## Work item
Your answer must be the full listing below, repeated exactly.

START Material for this exercise

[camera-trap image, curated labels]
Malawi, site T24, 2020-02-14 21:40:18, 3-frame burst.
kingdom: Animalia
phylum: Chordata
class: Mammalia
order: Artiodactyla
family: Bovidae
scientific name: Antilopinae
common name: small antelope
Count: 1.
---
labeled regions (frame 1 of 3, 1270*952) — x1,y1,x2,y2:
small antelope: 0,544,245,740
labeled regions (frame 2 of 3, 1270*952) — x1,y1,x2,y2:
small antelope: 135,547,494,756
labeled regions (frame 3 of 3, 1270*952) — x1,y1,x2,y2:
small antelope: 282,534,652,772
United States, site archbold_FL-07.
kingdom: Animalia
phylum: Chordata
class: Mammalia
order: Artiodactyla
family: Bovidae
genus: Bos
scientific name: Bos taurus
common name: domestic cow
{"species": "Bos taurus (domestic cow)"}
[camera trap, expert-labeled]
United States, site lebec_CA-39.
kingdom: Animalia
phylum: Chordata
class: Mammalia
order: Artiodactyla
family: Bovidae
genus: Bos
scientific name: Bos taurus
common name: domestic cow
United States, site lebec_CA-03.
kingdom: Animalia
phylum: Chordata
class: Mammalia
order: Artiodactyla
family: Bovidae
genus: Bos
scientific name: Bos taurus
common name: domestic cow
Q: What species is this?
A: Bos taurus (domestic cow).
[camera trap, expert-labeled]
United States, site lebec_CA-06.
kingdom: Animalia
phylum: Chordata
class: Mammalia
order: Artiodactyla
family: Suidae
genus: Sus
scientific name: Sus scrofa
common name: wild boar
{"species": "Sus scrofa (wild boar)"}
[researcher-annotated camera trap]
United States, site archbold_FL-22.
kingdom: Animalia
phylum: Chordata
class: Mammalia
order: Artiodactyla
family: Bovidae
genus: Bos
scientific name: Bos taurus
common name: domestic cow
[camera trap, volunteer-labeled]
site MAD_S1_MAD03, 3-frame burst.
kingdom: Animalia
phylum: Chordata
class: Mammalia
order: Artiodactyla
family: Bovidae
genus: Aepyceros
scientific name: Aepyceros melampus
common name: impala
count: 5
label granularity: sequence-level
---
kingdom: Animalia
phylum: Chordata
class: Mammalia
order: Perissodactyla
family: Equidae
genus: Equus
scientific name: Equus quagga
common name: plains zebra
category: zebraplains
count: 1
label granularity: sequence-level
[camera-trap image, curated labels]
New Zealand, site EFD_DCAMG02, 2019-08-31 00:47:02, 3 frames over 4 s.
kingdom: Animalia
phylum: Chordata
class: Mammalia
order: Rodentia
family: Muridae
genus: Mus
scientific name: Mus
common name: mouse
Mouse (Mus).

END Material for this exercise

## Task output
[camera-trap image, curated labels]
Malawi, site T24, 2020-02-14 21:40:18, 3-frame burst.
kingdom: Animalia
phylum: Chordata
class: Mammalia
order: Artiodactyla
family: Bovidae
scientific name: Antilopinae
common name: small antelope
Count: 1.
---
labeled regions (frame 1 of 3, 1270*952) — x1,y1,x2,y2:
small antelope: 0,544,245,740
labeled regions (frame 2 of 3, 1270*952) — x1,y1,x2,y2:
small antelope: 135,547,494,756
labeled regions (frame 3 of 3, 1270*952) — x1,y1,x2,y2:
small antelope: 282,534,652,772
United States, site archbold_FL-07.
kingdom: Animalia
phylum: Chordata
class: Mammalia
order: Artiodactyla
family: Bovidae
genus: Bos
scientific name: Bos taurus
common name: domestic cow
{"species": "Bos taurus (domestic cow)"}
[camera trap, expert-labeled]
United States, site lebec_CA-39.
kingdom: Animalia
phylum: Chordata
class: Mammalia
order: Artiodactyla
family: Bovidae
genus: Bos
scientific name: Bos taurus
common name: domestic cow
United States, site lebec_CA-03.
kingdom: Animalia
phylum: Chordata
class: Mammalia
order: Artiodactyla
family: Bovidae
genus: Bos
scientific name: Bos taurus
common name: domestic cow
Q: What species is this?
A: Bos taurus (domestic cow).
[camera trap, expert-labeled]
United States, site lebec_CA-06.
kingdom: Animalia
phylum: Chordata
class: Mammalia
order: Artiodactyla
family: Suidae
genus: Sus
scientific name: Sus scrofa
common name: wild boar
{"species": "Sus scrofa (wild boar)"}
[researcher-annotated camera trap]
United States, site archbold_FL-22.
kingdom: Animalia
phylum: Chordata
class: Mammalia
order: Artiodactyla
family: Bovidae
genus: Bos
scientific name: Bos taurus
common name: domestic cow
[camera trap, volunteer-labeled]
site MAD_S1_MAD03, 3-frame burst.
kingdom: Animalia
phylum: Chordata
class: Mammalia
order: Artiodactyla
family: Bovidae
genus: Aepyceros
scientific name: Aepyceros melampus
common name: impala
count: 5
label granularity: sequence-level
---
kingdom: Animalia
phylum: Chordata
class: Mammalia
order: Perissodactyla
family: Equidae
genus: Equus
scientific name: Equus quagga
common name: plains zebra
category: zebraplains
count: 1
label granularity: sequence-level
[camera-trap image, curated labels]
New Zealand, site EFD_DCAMG02, 2019-08-31 00:47:02, 3 frames over 4 s.
kingdom: Animalia
phylum: Chordata
class: Mammalia
order: Rodentia
family: Muridae
genus: Mus
scientific name: Mus
common name: mouse
Mouse (Mus).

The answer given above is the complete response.